§ **REQUIREMENTS**
• a. List every organization named in the excerpt on menstrual hygiene products.
• b. Repeat the part of the excerpt on menstrual hygiene products from "To address this" to "as program design.".

§ **EXCERPT**

........

Yet, the increasing market size has not been accompanied by product development investments as market players focused on saturating existing demand with a particular range of sanitary pads (e.g., regular pads, and ultra-thin pads). Further, the diverse needs of menstruators in different geographic and socio-cultural contexts received less attention to trigger greater product development. Anecdotal and research evidence suggests that consumers received poor quality products through private, Government and NGO channels. This may be partially driven by manufacturers and suppliers offering low-cost, low-quality products in a competitive industry with shrinking margins, and a lack of understanding of ‘quality’ of sanitary pads amongst buying or procuring agencies, as stated by large, mid-sized and small manufacturers who have been witness to these trends. Increasing sanitary pads use has also brought to light concerns about disposal and management of menstrual waste.

As national ministries and state governments commit to and invest in programs for increasing access to menstrual hygiene products, accessible information about the fast-evolving product landscape is sparse. It is important to understand both the categories of products available in the Indian market and the relative advantages and disadvantages of inclusion in Government programs. Procurement stakeholders also need information on appropriate criteria for procurement and methods of ensuring product quality. The abovementioned conditions are necessary to ensure that menstruators have continuous access to affordable and quality menstrual products which fulfil their needs for hygienic management of menstruation.

To address this gap in knowledge, Development Solutions and WaterAid India conducted this study to map the landscape of menstrual hygiene products in India. The study has incorporated the perspective of supply chain stakeholders to understand the barriers and facilitators for the availability of good quality and affordable menstrual hygiene products. The study was supported by the United Nations Population Fund (UNFPA) as part of a larger engagement on improving the menstrual health and hygiene of adolescent girls in six States. Government stakeholders can be supported to make informed decisions about large scale programs for the distribution of menstrual hygiene products with this comprehensive overview of the product landscape in the country. Government agencies and development partners can also use this information to inform the procurement process as well as program design.

........

§ **DATA RECORDS**
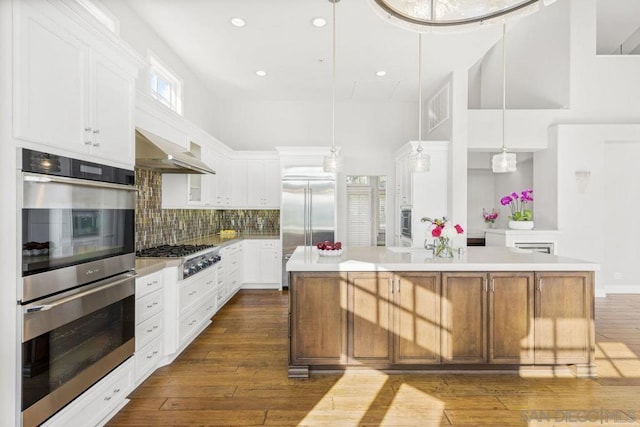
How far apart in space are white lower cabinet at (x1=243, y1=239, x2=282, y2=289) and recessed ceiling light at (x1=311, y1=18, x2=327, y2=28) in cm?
336

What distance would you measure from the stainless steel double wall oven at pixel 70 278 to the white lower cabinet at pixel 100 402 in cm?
6

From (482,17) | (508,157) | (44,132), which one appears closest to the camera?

........

§ **SOLUTIONS TO THE PROBLEMS**
• a. Development Solutions, WaterAid India, United Nations Population Fund (UNFPA)

• b.
To address this gap in knowledge, Development Solutions and WaterAid India conducted this study to map the landscape of menstrual hygiene products in India. The study has incorporated the perspective of supply chain stakeholders to understand the barriers and facilitators for the availability of good quality and affordable menstrual hygiene products. The study was supported by the United Nations Population Fund (UNFPA) as part of a larger engagement on improving the menstrual health and hygiene of adolescent girls in six States. Government stakeholders can be supported to make informed decisions about large scale programs for the distribution of menstrual hygiene products with this comprehensive overview of the product landscape in the country. Government agencies and development partners can also use this information to inform the procurement process as well as program design.